The African National Congress confirmed that “Madiba [Mandela] was also a member of the South African Communist Party, where he served in the Central Committee.”
PolitiFact didn’t really lie outright about the substantial evidence of Mandela’s communism. The website included some of it, such as the SACP statement. But it still deserves a “Pants on Fire” rating for trying to obscure and play down the hard facts and the truth and for failing to explore the implications of Mandela’s fraudulent behavior and lies.
In fairness, however, O’Reilly should have originally cited evidence for his observation that Mandela was a communist.
On Monday, he seemed to somewhat back away from the observation, after being criticized for it by leftist MSNBC agitator Al Sharpton. “As a young man,” O’Reilly observed, “Nelson Mandela had Marxist leanings and dealt closely with communists. Check out a recent article in ‘The Economist’ magazine, if you want specifics on that. Anyone who knows anything about South Africa understands Mr. Mandela’s philosophy.”
Mandela, in O’Reilly’s world, went from a communist to merely having Marxist leanings in his youth. What’s more, The Economist is not a good source on this.
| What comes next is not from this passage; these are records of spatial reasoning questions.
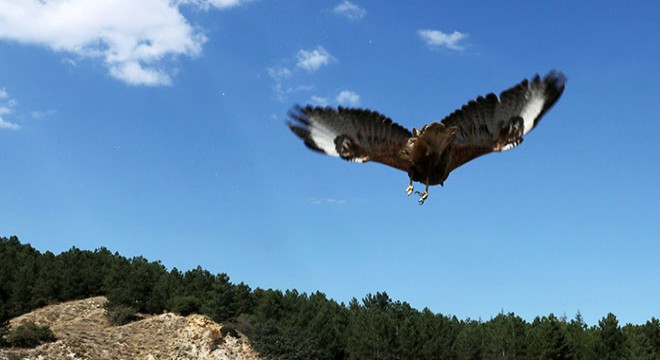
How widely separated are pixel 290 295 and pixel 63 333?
922 inches

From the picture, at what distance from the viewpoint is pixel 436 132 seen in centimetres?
711

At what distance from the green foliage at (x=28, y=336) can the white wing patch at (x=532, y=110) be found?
5728 centimetres

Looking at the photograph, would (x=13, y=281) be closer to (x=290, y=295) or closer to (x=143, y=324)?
(x=143, y=324)

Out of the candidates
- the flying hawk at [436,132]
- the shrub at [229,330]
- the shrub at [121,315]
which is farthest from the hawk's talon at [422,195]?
the shrub at [121,315]

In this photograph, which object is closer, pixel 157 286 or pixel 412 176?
pixel 412 176

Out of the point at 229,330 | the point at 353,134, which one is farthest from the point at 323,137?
the point at 229,330

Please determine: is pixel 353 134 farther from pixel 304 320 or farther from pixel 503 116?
pixel 304 320

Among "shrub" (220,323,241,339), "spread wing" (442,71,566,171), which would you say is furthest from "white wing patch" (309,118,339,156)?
"shrub" (220,323,241,339)

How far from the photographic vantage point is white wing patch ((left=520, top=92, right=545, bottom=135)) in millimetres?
7137

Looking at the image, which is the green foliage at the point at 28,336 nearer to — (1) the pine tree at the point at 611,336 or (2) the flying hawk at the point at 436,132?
(1) the pine tree at the point at 611,336

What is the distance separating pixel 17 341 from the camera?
2264 inches

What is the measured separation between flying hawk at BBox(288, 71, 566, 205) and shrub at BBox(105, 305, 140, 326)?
6363cm

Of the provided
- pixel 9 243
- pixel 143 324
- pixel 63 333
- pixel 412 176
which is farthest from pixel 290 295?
pixel 412 176

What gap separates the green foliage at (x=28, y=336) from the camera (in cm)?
5738
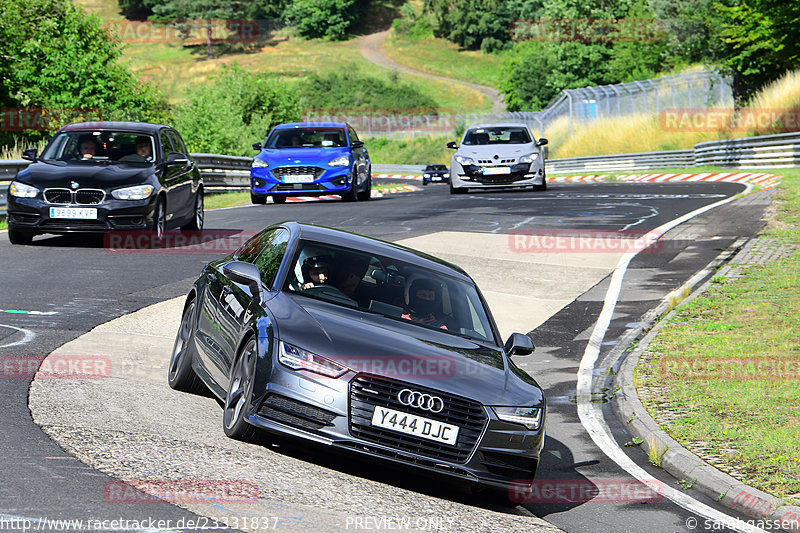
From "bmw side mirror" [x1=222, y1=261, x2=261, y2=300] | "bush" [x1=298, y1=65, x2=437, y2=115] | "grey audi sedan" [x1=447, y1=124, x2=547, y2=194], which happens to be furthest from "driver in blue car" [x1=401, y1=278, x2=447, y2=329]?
"bush" [x1=298, y1=65, x2=437, y2=115]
The best sources are the ones cited by Accuracy in Media and confirmed by the South African Communist Party and now Mandela’s own ANC.
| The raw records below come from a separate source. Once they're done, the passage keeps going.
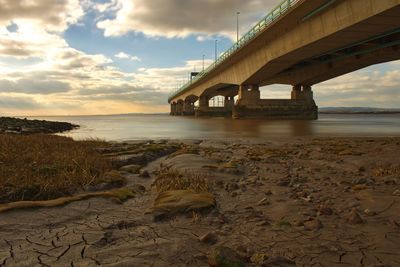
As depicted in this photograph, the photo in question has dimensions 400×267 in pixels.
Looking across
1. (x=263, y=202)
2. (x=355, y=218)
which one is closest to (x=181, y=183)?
(x=263, y=202)

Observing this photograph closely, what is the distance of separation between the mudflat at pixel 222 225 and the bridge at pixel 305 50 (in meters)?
15.8

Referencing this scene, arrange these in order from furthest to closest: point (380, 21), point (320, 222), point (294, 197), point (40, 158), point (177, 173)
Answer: point (380, 21) < point (40, 158) < point (177, 173) < point (294, 197) < point (320, 222)

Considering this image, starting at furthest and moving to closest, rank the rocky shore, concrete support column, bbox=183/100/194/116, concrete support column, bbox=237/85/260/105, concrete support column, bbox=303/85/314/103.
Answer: concrete support column, bbox=183/100/194/116 → concrete support column, bbox=303/85/314/103 → concrete support column, bbox=237/85/260/105 → the rocky shore

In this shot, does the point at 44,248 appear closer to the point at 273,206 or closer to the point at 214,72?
the point at 273,206

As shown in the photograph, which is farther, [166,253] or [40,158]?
[40,158]

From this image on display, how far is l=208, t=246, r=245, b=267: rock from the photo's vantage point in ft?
8.97

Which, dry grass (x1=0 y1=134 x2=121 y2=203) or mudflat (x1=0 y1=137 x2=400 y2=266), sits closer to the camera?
mudflat (x1=0 y1=137 x2=400 y2=266)

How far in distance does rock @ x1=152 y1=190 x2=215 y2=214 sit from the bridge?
55.9ft

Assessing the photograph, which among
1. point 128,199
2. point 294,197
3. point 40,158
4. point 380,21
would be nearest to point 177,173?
point 128,199

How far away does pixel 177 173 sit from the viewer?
6.80 m

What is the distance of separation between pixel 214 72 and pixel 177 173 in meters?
49.3

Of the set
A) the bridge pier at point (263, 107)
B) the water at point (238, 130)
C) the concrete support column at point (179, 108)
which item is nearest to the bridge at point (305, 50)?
the bridge pier at point (263, 107)

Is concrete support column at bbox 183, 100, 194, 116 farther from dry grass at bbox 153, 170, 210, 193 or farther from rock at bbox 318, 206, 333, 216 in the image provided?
rock at bbox 318, 206, 333, 216

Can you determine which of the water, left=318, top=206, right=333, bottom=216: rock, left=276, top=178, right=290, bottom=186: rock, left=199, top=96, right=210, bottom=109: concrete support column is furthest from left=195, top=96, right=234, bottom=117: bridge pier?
left=318, top=206, right=333, bottom=216: rock
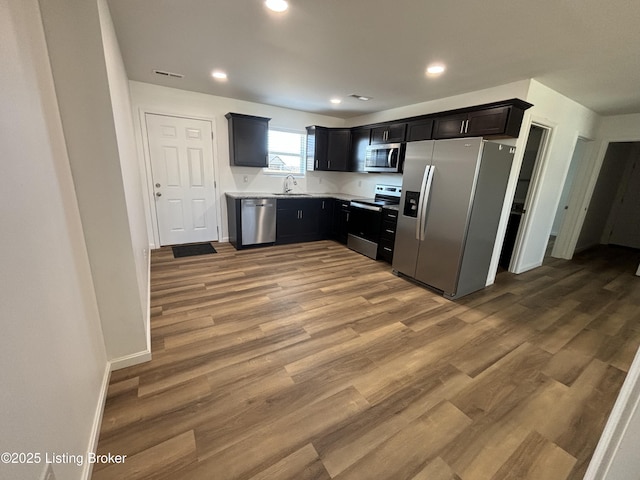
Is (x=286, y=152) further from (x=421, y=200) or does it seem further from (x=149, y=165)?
(x=421, y=200)

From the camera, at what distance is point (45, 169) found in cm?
108

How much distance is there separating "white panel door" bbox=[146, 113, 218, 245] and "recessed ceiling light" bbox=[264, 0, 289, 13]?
2.89 m

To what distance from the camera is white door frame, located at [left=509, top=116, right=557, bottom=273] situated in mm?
3394

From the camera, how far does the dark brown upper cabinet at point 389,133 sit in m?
4.06

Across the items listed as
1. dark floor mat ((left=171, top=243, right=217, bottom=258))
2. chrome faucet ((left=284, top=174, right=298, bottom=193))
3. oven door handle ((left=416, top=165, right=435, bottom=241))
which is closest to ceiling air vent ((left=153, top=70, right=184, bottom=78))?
chrome faucet ((left=284, top=174, right=298, bottom=193))

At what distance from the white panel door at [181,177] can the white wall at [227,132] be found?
103mm

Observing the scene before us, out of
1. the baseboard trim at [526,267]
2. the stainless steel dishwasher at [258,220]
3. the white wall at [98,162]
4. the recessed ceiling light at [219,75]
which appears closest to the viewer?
the white wall at [98,162]

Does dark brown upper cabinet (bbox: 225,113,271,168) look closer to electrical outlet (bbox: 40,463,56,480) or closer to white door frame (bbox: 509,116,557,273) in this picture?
white door frame (bbox: 509,116,557,273)

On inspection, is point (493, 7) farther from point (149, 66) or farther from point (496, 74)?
point (149, 66)

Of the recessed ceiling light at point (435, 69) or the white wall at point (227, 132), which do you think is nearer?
the recessed ceiling light at point (435, 69)

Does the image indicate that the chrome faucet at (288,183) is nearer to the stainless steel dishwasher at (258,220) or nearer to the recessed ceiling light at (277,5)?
the stainless steel dishwasher at (258,220)

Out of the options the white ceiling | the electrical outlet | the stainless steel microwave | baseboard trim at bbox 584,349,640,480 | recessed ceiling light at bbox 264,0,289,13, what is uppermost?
the white ceiling

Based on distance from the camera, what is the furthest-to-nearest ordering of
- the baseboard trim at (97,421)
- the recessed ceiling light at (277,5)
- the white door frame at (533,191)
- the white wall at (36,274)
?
the white door frame at (533,191)
the recessed ceiling light at (277,5)
the baseboard trim at (97,421)
the white wall at (36,274)

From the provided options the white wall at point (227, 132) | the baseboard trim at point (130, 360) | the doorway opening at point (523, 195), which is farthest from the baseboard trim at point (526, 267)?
the baseboard trim at point (130, 360)
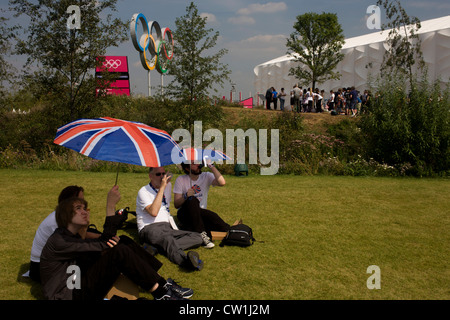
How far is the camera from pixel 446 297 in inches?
177

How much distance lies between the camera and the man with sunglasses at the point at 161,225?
5422 millimetres

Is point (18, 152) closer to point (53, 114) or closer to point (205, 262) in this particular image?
point (53, 114)

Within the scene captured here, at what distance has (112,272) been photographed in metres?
4.08

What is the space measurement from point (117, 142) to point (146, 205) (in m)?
1.70

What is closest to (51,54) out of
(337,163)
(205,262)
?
(337,163)

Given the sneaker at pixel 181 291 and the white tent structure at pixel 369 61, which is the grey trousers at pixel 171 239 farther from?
the white tent structure at pixel 369 61

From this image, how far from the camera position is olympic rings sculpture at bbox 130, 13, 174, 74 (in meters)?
16.8

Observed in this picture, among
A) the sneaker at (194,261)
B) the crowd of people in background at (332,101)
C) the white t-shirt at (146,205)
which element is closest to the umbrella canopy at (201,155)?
the white t-shirt at (146,205)

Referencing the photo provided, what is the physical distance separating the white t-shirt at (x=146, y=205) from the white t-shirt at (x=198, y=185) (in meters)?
0.42

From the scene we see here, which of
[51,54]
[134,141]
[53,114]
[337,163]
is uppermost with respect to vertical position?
[51,54]

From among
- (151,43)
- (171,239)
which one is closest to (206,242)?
(171,239)

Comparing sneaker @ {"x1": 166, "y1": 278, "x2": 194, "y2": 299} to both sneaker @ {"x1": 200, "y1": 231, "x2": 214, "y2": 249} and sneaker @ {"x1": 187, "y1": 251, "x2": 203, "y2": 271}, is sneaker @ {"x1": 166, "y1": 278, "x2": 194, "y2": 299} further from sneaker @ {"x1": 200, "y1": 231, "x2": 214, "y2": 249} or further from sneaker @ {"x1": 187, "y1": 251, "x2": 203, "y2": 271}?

At stake is not only the $500 million a year in U.S. foreign aid to South Africa, but how a figure glorified by people on the left and right is going to be viewed historically and in textbooks by our young people.
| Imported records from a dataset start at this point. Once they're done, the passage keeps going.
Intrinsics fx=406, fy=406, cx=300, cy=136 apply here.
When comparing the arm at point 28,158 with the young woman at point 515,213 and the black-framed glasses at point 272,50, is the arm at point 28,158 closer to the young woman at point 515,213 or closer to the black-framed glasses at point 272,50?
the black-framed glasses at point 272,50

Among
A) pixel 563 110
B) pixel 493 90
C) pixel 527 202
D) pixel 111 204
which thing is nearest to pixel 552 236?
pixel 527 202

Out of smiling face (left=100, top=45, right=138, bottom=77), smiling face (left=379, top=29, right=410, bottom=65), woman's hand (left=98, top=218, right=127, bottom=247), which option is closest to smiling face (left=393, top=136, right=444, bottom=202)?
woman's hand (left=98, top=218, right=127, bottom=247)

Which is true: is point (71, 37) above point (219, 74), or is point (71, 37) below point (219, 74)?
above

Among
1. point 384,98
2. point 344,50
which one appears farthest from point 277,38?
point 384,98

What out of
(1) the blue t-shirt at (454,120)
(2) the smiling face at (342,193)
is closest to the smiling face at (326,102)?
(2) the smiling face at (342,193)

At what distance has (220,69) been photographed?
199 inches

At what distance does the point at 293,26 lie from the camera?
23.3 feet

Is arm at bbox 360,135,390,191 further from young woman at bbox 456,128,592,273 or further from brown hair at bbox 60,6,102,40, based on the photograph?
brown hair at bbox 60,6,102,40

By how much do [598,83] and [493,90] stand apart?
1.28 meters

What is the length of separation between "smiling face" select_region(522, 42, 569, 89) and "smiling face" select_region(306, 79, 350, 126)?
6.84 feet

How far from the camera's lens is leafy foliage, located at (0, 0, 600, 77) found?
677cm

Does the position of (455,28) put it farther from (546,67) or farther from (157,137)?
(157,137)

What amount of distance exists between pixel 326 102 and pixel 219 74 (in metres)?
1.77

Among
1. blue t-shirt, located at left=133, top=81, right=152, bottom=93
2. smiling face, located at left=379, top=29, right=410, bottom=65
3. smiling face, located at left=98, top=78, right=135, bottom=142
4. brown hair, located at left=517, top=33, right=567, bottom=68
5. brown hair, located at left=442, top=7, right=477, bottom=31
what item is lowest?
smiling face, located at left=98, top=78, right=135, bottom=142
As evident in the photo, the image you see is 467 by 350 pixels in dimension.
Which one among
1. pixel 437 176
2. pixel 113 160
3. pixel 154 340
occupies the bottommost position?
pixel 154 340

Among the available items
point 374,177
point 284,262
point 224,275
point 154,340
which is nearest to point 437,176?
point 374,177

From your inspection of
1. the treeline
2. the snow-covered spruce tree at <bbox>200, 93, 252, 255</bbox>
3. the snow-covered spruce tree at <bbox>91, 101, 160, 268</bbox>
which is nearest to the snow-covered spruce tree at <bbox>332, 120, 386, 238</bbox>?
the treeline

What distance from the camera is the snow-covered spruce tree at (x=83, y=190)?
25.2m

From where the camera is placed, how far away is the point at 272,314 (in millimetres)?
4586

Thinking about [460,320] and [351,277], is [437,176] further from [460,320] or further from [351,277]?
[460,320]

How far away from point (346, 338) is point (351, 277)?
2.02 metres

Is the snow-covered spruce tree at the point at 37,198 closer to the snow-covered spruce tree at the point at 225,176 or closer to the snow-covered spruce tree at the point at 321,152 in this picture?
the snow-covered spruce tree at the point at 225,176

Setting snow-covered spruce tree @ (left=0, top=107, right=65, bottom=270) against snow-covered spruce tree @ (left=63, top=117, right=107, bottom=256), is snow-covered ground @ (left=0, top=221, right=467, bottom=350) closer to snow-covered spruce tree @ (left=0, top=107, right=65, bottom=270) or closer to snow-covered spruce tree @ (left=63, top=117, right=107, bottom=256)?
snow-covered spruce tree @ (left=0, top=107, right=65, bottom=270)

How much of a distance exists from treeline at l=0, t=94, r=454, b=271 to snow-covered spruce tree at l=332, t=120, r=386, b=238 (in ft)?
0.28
Objectively, Mandela should go down in history as a communist who manipulated a movement and a country, enlisting the “global community” in the process. This is truly an achievement, but not one that in the ultimate analysis will keep South Africa truly free and independent. South Africa today is “joined at the hip” to Communist Cuba, and South African President Jacob Zuma has signed a strategic partnership agreement with Vladimir Putin’s Russia.
In calling Mandela a great friend of the Soviet Union/Russia, Putin said, “It was our country—the Soviet Union—that in the most active manner supported South Africa and other countries in Africa in their fight against racial segregation, their fight for justice and democracy.”
Notice Putin’s reference to “our country” as the USSR.
South Africa and Russia are moving ahead together. The recent report, “Russia–South Africa Relations: Beyond Revival,” issued by the George Soros-funded Open Society Foundation for South Africa (OSF-SA), said, “The development of mineral resources—particularly diamonds, gold, manganese, platinum group metals, and rare earth elements—is one of the most promising areas of bilateral co-operation.”
It looks like Brezhnev’s prediction may be coming true.
It appears to be the case, in the words of the Tom Cruise movie “A Few Good Men,” that most of the media just can’t “handle the truth” about Mandela and the foreign interests he served. They don’t want to admit that their hero, who personified “forgiveness” and “reconciliation,” should go down in history as one of the biggest liars and con artists of all time.